**AIM:** Return each line of the entries below that contains the word "feet". Letter case matters.

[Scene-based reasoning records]
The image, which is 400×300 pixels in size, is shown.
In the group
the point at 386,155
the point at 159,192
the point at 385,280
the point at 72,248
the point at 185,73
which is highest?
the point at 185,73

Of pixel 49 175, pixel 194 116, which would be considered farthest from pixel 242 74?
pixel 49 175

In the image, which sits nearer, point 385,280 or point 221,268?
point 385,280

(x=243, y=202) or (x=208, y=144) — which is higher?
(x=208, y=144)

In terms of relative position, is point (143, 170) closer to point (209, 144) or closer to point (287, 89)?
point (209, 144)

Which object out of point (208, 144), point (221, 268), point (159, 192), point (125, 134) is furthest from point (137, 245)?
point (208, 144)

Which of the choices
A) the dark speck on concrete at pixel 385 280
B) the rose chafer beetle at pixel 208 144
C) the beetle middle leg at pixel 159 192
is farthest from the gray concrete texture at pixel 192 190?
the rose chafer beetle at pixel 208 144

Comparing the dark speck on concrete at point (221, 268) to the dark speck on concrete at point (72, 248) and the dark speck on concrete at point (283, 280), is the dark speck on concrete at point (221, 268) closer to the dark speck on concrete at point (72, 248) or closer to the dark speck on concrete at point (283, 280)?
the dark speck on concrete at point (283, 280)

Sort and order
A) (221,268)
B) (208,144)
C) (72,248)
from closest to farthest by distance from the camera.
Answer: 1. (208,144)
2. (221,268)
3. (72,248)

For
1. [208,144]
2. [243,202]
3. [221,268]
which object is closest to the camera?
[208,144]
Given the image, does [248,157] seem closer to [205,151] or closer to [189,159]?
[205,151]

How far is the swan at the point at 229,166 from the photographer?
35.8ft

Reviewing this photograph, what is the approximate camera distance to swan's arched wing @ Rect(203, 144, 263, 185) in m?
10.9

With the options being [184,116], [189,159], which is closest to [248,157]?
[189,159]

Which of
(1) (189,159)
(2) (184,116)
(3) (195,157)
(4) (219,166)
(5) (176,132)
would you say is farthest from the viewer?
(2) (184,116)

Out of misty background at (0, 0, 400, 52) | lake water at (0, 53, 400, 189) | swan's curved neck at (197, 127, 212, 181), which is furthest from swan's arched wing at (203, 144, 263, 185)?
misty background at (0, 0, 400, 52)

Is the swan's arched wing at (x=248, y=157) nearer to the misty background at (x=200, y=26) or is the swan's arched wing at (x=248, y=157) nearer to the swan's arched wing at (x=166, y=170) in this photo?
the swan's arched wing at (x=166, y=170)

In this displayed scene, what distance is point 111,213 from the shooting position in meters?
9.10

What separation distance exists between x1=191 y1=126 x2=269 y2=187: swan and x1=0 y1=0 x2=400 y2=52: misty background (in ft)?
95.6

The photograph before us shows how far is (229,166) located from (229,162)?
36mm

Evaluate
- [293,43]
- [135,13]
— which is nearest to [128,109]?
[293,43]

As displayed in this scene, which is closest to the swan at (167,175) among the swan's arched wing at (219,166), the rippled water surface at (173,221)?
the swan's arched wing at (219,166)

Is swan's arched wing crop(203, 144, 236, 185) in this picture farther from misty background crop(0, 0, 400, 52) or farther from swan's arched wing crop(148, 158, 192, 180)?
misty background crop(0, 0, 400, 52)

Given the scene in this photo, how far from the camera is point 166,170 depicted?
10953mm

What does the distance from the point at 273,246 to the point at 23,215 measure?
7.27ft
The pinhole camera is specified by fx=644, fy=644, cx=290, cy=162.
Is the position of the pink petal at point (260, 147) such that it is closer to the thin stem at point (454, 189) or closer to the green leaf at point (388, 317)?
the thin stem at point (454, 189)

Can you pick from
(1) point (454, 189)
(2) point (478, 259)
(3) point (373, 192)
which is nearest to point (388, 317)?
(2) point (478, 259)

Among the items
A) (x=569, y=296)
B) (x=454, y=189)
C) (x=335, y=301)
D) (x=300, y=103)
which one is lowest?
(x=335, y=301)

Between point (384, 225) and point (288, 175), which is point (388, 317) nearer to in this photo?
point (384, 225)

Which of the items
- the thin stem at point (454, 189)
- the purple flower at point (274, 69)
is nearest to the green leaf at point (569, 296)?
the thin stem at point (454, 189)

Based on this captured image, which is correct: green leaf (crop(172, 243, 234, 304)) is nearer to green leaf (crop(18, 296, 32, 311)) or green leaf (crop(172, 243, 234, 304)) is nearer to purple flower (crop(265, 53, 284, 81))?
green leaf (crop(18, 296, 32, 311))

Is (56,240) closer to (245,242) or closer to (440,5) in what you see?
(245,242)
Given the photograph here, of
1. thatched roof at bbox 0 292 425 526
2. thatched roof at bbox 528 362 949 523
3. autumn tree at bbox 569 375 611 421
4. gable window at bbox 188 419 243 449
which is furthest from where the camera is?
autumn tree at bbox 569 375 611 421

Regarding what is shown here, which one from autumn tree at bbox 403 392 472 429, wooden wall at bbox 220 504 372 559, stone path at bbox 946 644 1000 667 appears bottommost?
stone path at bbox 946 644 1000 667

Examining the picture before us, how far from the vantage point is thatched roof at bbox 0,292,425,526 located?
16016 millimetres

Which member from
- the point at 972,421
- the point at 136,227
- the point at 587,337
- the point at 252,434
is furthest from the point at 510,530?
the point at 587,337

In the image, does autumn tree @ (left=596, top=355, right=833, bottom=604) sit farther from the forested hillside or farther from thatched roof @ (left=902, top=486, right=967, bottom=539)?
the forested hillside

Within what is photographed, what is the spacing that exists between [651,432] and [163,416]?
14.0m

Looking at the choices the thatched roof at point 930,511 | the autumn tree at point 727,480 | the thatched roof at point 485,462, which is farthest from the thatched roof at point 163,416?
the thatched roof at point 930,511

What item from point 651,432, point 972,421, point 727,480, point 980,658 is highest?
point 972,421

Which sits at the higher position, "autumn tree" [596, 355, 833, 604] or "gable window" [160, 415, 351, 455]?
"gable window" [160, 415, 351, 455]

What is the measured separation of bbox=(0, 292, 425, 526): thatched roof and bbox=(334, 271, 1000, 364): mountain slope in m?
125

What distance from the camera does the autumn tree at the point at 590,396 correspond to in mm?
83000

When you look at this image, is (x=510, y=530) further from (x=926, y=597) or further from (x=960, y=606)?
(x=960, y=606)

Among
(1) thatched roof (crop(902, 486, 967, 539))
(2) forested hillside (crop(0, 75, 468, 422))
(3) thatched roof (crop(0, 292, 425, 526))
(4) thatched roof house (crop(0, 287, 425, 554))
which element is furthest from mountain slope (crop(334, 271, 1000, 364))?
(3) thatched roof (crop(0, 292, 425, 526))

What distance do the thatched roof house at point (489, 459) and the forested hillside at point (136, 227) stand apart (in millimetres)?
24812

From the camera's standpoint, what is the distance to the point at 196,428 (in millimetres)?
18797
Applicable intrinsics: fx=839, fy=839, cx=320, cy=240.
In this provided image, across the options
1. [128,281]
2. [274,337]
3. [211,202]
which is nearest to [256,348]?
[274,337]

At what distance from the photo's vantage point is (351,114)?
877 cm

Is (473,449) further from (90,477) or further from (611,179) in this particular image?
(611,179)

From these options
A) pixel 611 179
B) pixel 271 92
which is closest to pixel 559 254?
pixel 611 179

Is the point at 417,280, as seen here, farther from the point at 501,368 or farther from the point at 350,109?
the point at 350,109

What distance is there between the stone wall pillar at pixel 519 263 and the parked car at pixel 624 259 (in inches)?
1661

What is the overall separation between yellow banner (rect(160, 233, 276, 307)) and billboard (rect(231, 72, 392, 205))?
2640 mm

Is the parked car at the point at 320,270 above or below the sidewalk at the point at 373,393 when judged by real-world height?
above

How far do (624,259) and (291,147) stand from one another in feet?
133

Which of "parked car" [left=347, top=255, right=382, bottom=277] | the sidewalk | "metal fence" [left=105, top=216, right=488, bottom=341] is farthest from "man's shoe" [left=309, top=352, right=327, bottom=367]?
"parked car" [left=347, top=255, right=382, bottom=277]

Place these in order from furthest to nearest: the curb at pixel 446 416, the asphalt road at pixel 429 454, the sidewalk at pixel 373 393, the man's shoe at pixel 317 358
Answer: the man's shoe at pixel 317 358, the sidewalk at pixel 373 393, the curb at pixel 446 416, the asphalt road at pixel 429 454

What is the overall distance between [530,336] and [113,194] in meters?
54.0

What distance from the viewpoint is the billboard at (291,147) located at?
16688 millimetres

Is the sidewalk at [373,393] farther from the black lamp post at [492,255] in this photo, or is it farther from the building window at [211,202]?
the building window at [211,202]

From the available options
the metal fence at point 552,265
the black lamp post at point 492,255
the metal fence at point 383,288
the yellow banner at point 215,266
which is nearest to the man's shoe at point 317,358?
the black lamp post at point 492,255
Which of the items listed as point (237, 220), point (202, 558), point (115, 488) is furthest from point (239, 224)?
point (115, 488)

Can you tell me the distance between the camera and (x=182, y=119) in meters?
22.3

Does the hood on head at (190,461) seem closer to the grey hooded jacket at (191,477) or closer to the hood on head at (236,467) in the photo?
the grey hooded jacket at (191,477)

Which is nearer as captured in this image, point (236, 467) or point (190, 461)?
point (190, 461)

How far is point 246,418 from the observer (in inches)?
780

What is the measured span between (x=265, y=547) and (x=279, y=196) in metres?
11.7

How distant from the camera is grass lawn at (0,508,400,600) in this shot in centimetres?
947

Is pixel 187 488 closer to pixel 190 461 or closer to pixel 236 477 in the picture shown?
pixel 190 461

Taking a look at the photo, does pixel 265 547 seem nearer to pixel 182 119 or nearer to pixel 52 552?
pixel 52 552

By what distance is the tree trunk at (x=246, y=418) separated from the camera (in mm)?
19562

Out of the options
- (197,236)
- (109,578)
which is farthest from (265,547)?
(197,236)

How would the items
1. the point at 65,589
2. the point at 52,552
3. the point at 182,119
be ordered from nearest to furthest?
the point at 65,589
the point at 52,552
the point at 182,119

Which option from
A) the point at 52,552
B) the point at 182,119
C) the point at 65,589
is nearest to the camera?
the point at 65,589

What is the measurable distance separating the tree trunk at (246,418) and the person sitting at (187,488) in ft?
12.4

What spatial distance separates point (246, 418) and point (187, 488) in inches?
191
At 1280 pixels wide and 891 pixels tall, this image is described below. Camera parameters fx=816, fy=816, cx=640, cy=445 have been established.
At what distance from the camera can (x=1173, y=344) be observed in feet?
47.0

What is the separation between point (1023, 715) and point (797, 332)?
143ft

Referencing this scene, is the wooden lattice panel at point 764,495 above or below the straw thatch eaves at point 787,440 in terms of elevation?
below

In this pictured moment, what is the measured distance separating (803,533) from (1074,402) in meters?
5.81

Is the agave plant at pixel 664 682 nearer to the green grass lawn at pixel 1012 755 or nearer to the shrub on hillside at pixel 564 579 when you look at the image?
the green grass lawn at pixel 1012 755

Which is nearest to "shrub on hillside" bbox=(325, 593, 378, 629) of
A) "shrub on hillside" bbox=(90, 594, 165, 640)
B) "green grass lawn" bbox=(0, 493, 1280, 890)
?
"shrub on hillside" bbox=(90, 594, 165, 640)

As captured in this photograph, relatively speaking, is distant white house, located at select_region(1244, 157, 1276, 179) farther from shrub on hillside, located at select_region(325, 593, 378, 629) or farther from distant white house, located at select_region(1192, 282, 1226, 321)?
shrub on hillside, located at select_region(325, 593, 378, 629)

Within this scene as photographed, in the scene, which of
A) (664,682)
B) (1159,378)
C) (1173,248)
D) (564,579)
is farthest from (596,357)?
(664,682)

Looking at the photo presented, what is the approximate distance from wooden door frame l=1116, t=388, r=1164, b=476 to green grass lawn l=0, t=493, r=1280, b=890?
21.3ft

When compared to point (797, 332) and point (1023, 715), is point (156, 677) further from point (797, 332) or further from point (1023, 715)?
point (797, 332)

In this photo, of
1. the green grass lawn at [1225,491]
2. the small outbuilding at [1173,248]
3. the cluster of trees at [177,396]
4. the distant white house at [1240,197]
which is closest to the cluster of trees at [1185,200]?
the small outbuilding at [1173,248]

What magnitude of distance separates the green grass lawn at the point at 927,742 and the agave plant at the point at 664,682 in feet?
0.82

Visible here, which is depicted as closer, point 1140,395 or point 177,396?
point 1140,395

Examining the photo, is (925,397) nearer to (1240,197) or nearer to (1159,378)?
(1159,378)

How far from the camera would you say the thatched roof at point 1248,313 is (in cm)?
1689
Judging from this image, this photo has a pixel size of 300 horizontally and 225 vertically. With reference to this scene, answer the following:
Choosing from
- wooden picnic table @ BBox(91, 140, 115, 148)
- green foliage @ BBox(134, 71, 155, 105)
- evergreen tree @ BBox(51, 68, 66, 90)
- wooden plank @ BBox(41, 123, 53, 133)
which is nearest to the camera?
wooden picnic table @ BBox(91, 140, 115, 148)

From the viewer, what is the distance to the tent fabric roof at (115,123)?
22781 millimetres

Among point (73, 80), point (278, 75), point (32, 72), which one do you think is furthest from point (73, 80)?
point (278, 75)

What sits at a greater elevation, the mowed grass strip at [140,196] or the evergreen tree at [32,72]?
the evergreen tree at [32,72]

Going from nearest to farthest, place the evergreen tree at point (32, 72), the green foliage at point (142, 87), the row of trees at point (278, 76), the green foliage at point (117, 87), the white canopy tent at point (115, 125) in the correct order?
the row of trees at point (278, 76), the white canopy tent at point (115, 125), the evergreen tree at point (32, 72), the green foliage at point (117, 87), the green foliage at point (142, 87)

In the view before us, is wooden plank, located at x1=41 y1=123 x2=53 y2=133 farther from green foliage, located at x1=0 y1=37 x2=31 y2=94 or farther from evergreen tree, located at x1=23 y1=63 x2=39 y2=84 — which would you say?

**RESPONSE TO THE TASK:**
How far do (624,259) and (291,147) stand from one another in feet?
At what distance from the camera can (x=1173, y=344) be observed in feet?
What magnitude of distance separates the green grass lawn at the point at 927,742 and the agave plant at the point at 664,682 in feet?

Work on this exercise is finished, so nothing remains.